Reorientar las subvenciones hacia la ganadería extensiva, limitar las ayudas a grandes perceptores, reforzar la condicionalidad ambiental y social, y ligar los fondos públicos al bienestar animal y a la protección del medio ambiente. Para ello es necesario además reforzar los controles y las sanciones asociadas a la condicionalidad ambiental y social de la PAC, garantizando su aplicación efectiva en todo el territorio. De manera especial, resulta urgente actuar frente a la contaminación por nitratos y las emisiones de gases de efecto invernadero, asegurando que la percepción de fondos públicos esté vinculada al cumplimiento real de las normas ambientales y a la protección de la salud de las personas y de los ecosistemas rurales.
También es clave incorporar un eco-régimen específico para el pastoreo, que reconozca y remunere adecuadamente su contribución a la prevención de incendios, la conservación de la biodiversidad y el mantenimiento de paisajes vivos y funcionales.

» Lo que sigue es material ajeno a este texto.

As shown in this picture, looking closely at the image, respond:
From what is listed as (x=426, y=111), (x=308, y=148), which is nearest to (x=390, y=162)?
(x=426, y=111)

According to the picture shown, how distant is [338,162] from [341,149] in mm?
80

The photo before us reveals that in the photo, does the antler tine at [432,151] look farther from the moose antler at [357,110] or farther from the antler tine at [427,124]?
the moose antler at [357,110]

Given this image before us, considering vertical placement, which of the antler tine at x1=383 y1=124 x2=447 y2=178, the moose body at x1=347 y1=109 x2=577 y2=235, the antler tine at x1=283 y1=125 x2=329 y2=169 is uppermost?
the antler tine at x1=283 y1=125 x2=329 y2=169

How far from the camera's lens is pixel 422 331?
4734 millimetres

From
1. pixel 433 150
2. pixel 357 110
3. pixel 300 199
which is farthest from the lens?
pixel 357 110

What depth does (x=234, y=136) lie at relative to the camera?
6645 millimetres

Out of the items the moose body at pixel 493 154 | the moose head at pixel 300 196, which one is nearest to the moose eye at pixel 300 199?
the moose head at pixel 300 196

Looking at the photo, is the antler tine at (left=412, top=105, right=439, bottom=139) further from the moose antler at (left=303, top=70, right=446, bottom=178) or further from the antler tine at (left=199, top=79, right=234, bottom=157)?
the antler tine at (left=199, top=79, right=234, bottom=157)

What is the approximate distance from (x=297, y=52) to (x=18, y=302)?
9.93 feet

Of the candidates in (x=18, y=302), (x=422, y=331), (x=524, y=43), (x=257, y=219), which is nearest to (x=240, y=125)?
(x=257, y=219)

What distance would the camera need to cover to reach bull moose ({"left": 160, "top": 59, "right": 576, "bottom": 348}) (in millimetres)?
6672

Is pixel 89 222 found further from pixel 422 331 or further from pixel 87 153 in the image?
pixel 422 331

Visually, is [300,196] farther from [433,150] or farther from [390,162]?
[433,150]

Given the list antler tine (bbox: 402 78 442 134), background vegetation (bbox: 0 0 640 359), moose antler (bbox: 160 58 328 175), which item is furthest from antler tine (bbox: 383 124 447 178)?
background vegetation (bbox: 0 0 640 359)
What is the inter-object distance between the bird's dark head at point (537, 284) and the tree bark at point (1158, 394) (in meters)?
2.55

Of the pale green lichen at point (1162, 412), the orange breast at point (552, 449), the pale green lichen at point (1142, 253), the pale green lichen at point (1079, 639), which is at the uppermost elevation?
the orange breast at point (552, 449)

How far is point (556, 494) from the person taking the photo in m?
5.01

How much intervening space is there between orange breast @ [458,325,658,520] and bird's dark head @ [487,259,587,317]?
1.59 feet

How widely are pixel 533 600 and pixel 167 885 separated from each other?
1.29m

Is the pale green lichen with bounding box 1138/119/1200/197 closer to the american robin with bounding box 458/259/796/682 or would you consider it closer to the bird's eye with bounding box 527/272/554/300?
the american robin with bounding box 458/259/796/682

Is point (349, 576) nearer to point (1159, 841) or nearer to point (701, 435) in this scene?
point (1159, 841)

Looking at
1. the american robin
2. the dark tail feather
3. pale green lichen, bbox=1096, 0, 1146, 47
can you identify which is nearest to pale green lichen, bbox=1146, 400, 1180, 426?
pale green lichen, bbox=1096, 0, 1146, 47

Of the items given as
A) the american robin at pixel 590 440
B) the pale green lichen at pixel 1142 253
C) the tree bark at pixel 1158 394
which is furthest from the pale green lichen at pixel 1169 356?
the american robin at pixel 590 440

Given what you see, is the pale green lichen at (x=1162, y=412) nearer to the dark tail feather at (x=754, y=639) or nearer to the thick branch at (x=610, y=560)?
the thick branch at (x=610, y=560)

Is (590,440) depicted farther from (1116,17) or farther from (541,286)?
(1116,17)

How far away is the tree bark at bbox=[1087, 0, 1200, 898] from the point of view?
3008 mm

Junto a ello, resulta imprescindible financiar infraestructuras básicas de apoyo a este modelo, como son los puntos de agua, refugios y la mejora de las vías pecuarias. Además, hay que avanzar en la digitalización de la gestión de los rebaños, facilitando el trabajo diario de los y las ganaderas y reforzando la viabilidad económica y social de esta actividad clave para el territorio.
La futura PAC: menos presupuesto y un segundo pilar debilitado
Las negociaciones de la PAC post-2027 apuntan a un escenario preocupante: menos presupuesto, riesgo de renacionalización y debilitamiento del segundo pilar, clave para el desarrollo rural, la diversificación económica y la transición ecológica. Un golpe directo para territorios extensos y rurales como Aragón.
¿Qué propone Por Otra PAC?
No reducir el presupuesto de la PAC, mantener su carácter verdaderamente común, destinar al menos el 50 % de las ayudas a afrontar la triple crisis climática, ambiental y de biodiversidad, y reforzar el desarrollo rural con gobernanza participativa y transparente de organizaciones agrarias, ambientales y sociales.
Las tres organizaciones y la Coalición Por Otra PAC piden altura de miras a las candidatas y candidatos a las Cortes de Aragón. Porque el rumbo del sistema agroalimentario no es una cuestión menor ni sectorial: es una decisión política de primer orden.